[extropy-chat] "3 Laws Unsafe" by the Singularity Institute

Adrian Tymes wingcat at pacbell.net
Mon May 10 17:09:18 UTC 2004


--- Mike Lorrey <mlorrey at yahoo.com> wrote:
> Not necessarily. Computer languages change
> definitions of commands with
> regularity. Not complete changes, but incremental
> additions, just as
> occurs in legal dictionaries.

Not entirely true.  (And beside the point, since as
you mention, the Laws are in malleable human language,
not computer language.)  There are languages that most
definitely do not change their core commands from
generation to generation.  For instance, "and" means
"and" in the boolean sense, or slightly more complex,
"sprintf" means "put this formatted string into this
variable".  Thus has it always been, and the language
makers would be foolish to change it.

That said, there are libraries that change their
functions with each generation.  This is the cause of
much software problems in Windows.  The solution is
simply not to use them.  It might make the software
development more difficult (and thus more expensive,
which is why it's usually not done in practice, unless
stability really will sell more copies of the
software)

—————

• _WORK INSTRUCTIONS_:
A – Reproduce the passage of the mailing-list post from "Adrian Tymes wingcat" to "in legal dictionaries.".
B – Format the rows, from the line with "Given the positions" through the last line of the rows, as a JSON list of strings with one string per line and blank lines omitted.

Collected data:
—————

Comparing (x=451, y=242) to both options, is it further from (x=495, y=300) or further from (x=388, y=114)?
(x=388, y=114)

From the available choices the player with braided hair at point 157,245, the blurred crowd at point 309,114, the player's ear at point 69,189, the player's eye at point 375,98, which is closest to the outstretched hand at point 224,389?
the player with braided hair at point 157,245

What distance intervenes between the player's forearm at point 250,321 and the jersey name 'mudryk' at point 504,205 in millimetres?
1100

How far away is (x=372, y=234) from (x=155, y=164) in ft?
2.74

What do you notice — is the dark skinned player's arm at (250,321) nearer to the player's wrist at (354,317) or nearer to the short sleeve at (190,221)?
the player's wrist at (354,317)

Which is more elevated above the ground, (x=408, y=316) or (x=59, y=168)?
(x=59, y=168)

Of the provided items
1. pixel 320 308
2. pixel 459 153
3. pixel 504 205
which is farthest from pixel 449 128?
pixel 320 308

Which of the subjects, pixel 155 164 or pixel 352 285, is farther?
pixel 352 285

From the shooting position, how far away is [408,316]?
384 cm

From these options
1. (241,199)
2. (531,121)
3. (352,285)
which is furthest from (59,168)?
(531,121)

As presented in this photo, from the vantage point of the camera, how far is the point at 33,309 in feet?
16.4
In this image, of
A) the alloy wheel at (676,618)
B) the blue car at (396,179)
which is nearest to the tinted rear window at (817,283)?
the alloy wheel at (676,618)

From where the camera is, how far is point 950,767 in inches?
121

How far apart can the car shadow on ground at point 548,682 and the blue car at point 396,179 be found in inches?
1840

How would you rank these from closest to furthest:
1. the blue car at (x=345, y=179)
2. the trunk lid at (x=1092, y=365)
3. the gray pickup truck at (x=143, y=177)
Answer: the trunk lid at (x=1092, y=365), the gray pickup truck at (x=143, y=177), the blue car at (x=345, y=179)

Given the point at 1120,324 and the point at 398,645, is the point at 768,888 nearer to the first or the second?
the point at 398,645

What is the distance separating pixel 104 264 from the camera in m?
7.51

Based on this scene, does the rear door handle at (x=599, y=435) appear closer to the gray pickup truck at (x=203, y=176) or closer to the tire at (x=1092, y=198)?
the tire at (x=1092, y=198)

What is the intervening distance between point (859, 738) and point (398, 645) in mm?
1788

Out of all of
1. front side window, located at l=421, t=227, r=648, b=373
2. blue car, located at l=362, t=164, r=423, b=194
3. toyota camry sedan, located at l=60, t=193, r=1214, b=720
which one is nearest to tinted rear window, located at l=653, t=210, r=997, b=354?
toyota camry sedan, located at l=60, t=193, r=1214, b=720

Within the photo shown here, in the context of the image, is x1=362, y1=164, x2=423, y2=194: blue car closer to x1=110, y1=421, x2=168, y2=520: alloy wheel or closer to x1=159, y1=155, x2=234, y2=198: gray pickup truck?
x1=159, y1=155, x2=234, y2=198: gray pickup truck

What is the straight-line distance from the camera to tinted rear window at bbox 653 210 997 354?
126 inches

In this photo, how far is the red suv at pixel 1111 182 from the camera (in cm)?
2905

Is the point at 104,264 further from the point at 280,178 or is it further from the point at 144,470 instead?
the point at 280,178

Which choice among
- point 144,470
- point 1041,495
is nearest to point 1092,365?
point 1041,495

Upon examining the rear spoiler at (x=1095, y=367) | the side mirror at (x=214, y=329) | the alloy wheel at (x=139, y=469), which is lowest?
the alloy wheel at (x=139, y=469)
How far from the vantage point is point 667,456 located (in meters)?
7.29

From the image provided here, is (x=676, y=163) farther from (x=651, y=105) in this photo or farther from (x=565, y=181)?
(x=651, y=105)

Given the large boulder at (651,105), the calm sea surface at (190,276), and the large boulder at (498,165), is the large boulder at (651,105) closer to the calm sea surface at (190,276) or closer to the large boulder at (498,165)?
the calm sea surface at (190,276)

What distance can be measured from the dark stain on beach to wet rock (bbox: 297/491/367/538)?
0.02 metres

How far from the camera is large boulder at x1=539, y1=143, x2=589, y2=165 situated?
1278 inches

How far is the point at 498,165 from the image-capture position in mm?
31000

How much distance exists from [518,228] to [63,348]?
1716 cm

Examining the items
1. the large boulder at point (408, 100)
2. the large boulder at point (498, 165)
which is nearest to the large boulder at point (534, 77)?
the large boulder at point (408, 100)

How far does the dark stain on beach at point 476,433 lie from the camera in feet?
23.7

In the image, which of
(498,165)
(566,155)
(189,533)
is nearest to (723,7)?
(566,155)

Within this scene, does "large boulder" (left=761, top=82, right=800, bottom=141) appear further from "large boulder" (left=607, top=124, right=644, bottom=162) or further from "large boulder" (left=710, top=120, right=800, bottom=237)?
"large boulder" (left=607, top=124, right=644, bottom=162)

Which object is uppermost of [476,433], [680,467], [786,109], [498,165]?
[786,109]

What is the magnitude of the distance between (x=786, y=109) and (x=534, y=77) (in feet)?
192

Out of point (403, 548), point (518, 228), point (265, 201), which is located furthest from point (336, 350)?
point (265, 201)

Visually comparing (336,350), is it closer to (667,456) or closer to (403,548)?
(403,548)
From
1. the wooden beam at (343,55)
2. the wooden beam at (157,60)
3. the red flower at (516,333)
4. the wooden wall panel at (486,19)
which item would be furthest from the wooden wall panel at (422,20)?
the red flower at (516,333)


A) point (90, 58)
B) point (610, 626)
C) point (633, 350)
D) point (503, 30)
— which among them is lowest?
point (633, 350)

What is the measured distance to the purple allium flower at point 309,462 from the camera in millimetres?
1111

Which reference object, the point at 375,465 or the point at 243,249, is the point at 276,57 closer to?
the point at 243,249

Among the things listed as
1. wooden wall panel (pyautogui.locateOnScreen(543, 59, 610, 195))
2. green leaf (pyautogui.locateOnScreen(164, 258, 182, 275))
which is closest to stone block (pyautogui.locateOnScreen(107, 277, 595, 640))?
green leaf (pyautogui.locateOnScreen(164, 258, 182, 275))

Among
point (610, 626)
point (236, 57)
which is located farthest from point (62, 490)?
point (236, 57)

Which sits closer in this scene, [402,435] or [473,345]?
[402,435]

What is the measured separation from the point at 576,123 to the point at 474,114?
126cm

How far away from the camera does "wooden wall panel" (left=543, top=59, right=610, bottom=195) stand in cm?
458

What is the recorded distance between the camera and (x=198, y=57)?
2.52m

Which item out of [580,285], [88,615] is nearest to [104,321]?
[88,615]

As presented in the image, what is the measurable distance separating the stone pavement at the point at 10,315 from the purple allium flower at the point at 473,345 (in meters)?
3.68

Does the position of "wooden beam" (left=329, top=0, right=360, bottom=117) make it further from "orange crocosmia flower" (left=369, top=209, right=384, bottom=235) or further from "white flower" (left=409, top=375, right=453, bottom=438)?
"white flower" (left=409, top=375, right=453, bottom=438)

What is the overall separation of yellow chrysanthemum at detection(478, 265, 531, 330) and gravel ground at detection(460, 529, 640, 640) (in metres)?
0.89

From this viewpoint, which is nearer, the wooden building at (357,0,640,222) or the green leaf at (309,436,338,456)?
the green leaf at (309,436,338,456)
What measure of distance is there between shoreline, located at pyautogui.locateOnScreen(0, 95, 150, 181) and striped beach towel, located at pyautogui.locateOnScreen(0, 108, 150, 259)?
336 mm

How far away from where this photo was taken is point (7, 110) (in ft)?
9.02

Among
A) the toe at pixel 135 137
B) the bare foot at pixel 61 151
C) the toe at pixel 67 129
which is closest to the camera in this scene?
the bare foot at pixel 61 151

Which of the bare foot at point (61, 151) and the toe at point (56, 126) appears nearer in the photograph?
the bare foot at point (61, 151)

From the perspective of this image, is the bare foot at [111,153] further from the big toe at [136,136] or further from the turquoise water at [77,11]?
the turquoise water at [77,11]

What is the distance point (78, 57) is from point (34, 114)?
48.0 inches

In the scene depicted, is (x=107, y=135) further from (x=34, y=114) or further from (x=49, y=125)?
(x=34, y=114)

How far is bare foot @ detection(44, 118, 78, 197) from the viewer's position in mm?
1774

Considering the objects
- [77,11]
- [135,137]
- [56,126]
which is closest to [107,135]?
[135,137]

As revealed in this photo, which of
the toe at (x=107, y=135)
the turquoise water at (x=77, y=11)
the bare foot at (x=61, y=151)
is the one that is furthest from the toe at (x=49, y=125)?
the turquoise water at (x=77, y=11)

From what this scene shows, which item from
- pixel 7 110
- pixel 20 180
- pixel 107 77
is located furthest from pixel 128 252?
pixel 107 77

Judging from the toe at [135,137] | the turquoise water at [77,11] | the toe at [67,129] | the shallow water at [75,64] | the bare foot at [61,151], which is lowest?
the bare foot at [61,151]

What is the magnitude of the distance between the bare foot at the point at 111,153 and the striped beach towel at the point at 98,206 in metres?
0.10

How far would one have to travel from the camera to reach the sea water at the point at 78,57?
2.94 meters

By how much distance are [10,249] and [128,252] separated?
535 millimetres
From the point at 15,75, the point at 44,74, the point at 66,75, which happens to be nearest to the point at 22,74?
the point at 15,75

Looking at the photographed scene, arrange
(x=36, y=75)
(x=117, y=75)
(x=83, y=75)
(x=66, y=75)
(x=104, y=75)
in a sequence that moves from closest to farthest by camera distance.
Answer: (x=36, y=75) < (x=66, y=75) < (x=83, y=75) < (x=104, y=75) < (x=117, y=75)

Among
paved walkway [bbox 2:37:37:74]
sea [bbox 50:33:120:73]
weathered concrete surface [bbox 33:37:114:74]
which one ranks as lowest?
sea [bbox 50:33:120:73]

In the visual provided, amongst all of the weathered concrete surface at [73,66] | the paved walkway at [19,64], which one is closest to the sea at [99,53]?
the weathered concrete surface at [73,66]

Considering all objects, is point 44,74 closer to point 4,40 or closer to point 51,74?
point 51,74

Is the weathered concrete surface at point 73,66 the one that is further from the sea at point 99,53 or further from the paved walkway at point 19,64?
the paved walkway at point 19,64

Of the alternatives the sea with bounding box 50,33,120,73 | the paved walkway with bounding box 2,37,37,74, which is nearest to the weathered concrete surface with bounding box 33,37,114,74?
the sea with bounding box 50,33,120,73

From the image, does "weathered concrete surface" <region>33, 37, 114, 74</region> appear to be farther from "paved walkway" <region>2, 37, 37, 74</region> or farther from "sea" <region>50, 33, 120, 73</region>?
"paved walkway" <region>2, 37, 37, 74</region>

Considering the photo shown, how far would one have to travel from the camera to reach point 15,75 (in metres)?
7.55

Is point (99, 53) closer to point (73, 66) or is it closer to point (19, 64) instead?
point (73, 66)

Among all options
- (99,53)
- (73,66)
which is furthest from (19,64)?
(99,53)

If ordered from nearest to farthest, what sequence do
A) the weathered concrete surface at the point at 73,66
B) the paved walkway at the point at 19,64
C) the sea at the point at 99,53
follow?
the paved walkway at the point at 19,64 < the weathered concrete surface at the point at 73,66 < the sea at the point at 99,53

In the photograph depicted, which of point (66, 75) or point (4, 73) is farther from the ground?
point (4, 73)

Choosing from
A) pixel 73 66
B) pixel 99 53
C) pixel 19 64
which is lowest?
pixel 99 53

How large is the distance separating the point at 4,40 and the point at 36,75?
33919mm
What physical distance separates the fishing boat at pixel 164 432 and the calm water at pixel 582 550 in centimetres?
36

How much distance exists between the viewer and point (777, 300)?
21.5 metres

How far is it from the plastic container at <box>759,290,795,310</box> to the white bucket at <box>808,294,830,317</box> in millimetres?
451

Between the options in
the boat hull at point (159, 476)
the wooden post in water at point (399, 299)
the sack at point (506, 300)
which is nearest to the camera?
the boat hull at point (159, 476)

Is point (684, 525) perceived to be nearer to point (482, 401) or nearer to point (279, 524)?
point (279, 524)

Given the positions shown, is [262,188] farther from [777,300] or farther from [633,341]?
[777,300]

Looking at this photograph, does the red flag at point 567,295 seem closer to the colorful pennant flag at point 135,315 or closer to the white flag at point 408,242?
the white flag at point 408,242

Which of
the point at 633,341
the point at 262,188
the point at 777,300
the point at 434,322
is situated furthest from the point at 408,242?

—————

• _EXPECTED RESULTS_:
A –
Adrian Tymes wingcat at pacbell.net
Mon May 10 17:09:18 UTC 2004


--- Mike Lorrey <mlorrey at yahoo.com> wrote:
> Not necessarily. Computer languages change
> definitions of commands with
> regularity. Not complete changes, but incremental
> additions, just as
> occurs in legal dictionaries.

B –
[
  "Given the positions shown, is [262,188] farther from [777,300] or farther from [633,341]?",
  "[777,300]",
  "Looking at this photograph, does the red flag at point 567,295 seem closer to the colorful pennant flag at point 135,315 or closer to the white flag at point 408,242?",
  "the white flag at point 408,242",
  "Which of",
  "the point at 633,341",
  "the point at 262,188",
  "the point at 777,300",
  "the point at 434,322",
  "is situated furthest from the point at 408,242?"
]